As much as Tyrann Mathieuis inspiring hope for others, he's fulfilling a promise he made to himself.
Sure, playing for his hometown New Orleans Saints is part of it. The safety – a four-time All-Pro, three-time Pro Bowler and member of the NFL 2010s All Decade team who has 32 interceptions in 11 NFL seasons – embraced coming home when the opportunity presented itself in free agency in 2022.
But as much of it is being able to give back to his community, something he did even as he played for the Arizona Cardinals (2013-17), Houston Texans (2018) and Kansas City Chiefs (2019-21), and has been able to grasp more fully now as a constant physical presence as the face of the Tyrann Mathieu Foundation.
Being named the Saints' Man of the Year, which makes him the team's NFL nominee for the prestigious Walter Payton Man of the Year Award, is icing on the cake. It's the second time Mathieu, who starred at St. Augustine High in New Orleans and LSU, has been nominated for the award; he was Kansas City's representative in 2021.
The Walter Payton Award acknowledges NFL players who excel on the field and demonstrate a passion for creating a lasting positive impact beyond the game in their communities.
"Obviously, a big part of me coming back home was kind of a full circle moment of going from a kid to a man," Mathieu said. "It's been a pleasure and a blessing, really, to kind of see my career and the route that it has gone to be able to come back home and still do all the things that I promised myself a long time ago that I'd do.

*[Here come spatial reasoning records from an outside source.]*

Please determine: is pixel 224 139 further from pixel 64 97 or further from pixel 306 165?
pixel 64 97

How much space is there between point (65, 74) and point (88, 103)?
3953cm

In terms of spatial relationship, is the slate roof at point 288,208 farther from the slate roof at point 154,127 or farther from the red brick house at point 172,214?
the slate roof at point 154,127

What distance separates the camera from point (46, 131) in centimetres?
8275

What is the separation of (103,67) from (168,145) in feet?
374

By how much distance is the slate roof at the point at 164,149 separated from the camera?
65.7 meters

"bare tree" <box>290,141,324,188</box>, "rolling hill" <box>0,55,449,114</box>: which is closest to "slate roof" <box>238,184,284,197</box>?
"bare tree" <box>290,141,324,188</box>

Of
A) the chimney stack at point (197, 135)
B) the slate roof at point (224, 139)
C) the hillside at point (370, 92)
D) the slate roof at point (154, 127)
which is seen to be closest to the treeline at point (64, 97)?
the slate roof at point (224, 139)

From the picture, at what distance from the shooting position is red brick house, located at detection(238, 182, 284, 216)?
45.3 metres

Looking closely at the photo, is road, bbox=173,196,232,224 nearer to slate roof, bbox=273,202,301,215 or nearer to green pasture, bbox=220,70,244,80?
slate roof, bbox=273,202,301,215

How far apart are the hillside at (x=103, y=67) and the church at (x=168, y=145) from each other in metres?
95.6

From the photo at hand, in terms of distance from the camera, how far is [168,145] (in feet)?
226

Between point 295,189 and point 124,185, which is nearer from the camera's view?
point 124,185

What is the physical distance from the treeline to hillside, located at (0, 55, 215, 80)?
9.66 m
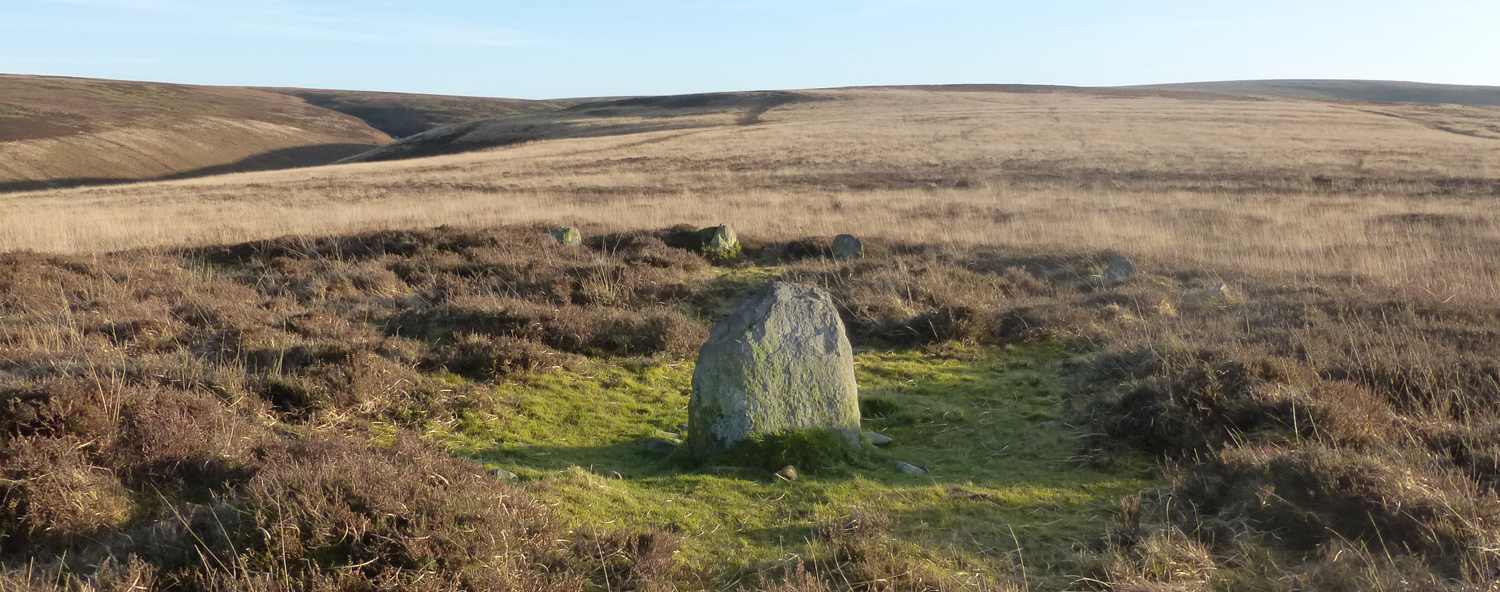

"To be honest, it feels good. I think any time I give back or spend time in the community, I don't think you're doing it for awards, applause or anything like that.
"For me, I remember back to my rookie season (in Arizona), and getting dismissed from school and having the opportunity to get drafted. I remember going in the locker room and it was guys like (receiver) Larry Fitzgerald, (defensive tackle) Calais Campbell, (cornerback) Patrick Peterson, and just trying to be a sponge and soak up as much as I can from those guys.
"So a lot of it is, you have to do the work on your own but I had a lot of good teammates that inspired me to do a lot of great things in the community. I realized I could be a good football player and still do great things in the community."
The continued service, and recognition for it, was preceded by a few hiccups. Mathieu, a Heisman Trophy finalist and Chuck Bednarik Award winner in 2011 at LSU, was dismissed from the program in 2012 and later arrested with three others for possession of marijuana.
"To be honest, I really feel like I always was a good kid," he said. "I think sometimes, you need some guidance. I think for me the turning point was, obviously, getting dismissed from school, but then getting arrested later that year.
"And then from there, I remember calling Patrick Peterson, who has always been instrumental in my life. He suggested to me that I go live with his dad for a few months in Florida. I was kind of unsure whether or not I was going to declare for the draft, I didn't really know what I was going to do.
"But I think having that time to myself to kind of reflect, and then get away, too, from a lot of things that I felt like were distracting me, that was a pivotal moment for me. To be honest, I don't think I've looked back ever since."
The beneficiaries have been the NFL teams for whom he has played – the "Honey Badger" has four interception returns for touchdowns, five forced fumbles, seven fumble recoveries, 90 passes defensed, 11 sacks, 27 quarterback hits, 44 tackles for loss and 750 tackles in his career – and the communities he has impacted along the way via his foundation.
New Orleans Saints safety Tyrann Mathieu has earned the team's nomination for 2023 NFL Walter Payton Man of the Year award for his work in the community.
The Tyrann Mathieu Foundation was established to impact the lives of financially disadvantaged children and youth through encouragement, opportunities and resources.
"We do a lot of different things," he said. "One of the things I'm most proud of, that really hits close to home, is my partnership with Son of a Saint (in New Orleans). I feel like I can relate to those kids a lot. A lot of those kids really are in need of mentors, role models, father figures.
"And for me it was kind of the same. Growing up, father was incarcerated, raised with my uncle and my aunt, a lot of ball coaches and teachers that I had that helped me out along the way. That's been real fun to be able to work with them closely the last couple of seasons.
"This past summer, I had a jamboree day for the kids in the park. You play football, face painting and whatnot. And one of the kids actually told me, 'This is the first time I've ever done something like this.' I think about the times I was a kid, didn't really have a lot of those opportunities to go to the park or meet somebody that I idolized. So that was a real cool moment for me."
Better, still, would be winning his second Super Bowl – he won Super Bowl LIV with the Chiefs – and the Walter Payton Award.
"It would mean a lot to me," he said. "I think all of our goals as football players is to win a Super Bowl. I have to say, if I'm able to (win the Payton Award), that would probably be right up there with it.
"It's just a commitment that I've made to myself and to a lot of the communities that I've played in, just trying to be more than a football player, trying my best to inspire the next group of guys."